Find how many lines in the material hold the word "Zion", then state that number and nothing more.
------
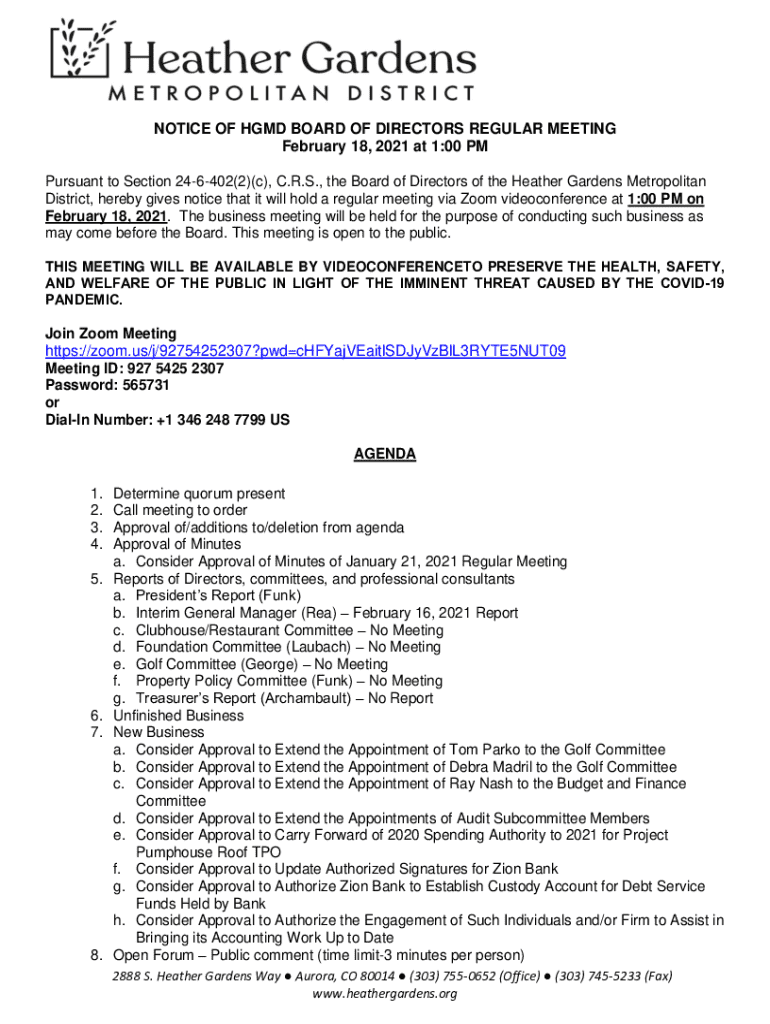 Heather Gardens
METROPOLITAN DISTRICT

NOTICE OF HGMD BOARD OF DIRECTORS REGULAR MEETING
February 18, 2021 at 1:00 PM

Pursuant to Section 24-6-402(2)(c), C.R.S., the Board of Directors of the Heather Gardens Metropolitan District, hereby gives notice that it will hold a regular meeting via Zoom videoconference at 1:00 PM on February 18, 2021. The business meeting will be held for the purpose of conducting such business as may come before the Board. This meeting is open to the public.

THIS MEETING WILL BE AVAILABLE BY VIDEOCONFERENCETO PRESERVE THE HEALTH, SAFETY, AND WELFARE OF THE PUBLIC IN LIGHT OF THE IMMINENT THREAT CAUSED BY THE COVID-19 PANDEMIC.

Join Zoom Meeting
https://zoom.us/j/92754252307?pwd=cHFYajVEaitlSDJyVzBlL3RYTE5NUT09
Meeting ID: 927 5425 2307
Password: 565731
or
Dial-In Number: +1 346 248 7799 US

AGENDA

1. Determine quorum present
2. Call meeting to order
3. Approval of/additions to/deletion from agenda
4. Approval of Minutes
a. Consider Approval of Minutes of January 21, 2021 Regular Meeting
5. Reports of Directors, committees, and professional consultants
a. President's Report (Funk)
b. Interim General Manager (Rea) – February 16, 2021 Report
c. Clubhouse/Restaurant Committee – No Meeting
d. Foundation Committee (Laubach) – No Meeting
e. Golf Committee (George) – No Meeting
f. Property Policy Committee (Funk) – No Meeting
g. Treasurer's Report (Archambault) – No Report
6. Unfinished Business
7. New Business
a. Consider Approval to Extend the Appointment of Tom Parko to the Golf Committee
b. Consider Approval to Extend the Appointment of Debra Madril to the Golf Committee
c. Consider Approval to Extend the Appointment of Ray Nash to the Budget and Finance Committee
d. Consider Approval to Extend the Appointments of Audit Subcommittee Members
e. Consider Approval to Carry Forward of 2020 Spending Authority to 2021 for Project Pumphouse Roof TPO
f. Consider Approval to Update Authorized Signatures for Zion Bank
g. Consider Approval to Authorize Zion Bank to Establish Custody Account for Debt Service Funds Held by Bank
h. Consider Approval to Authorize the Engagement of Such Individuals and/or Firm to Assist in Bringing its Accounting Work Up to Date
8. Open Forum – Public comment (time limit-3 minutes per person)

2888 S. Heather Gardens Way ● Aurora, CO 80014 ● (303) 755-0652 (Office) ● (303) 745-5233 (Fax)
www.heathergardens.org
------
» Solved problem:
2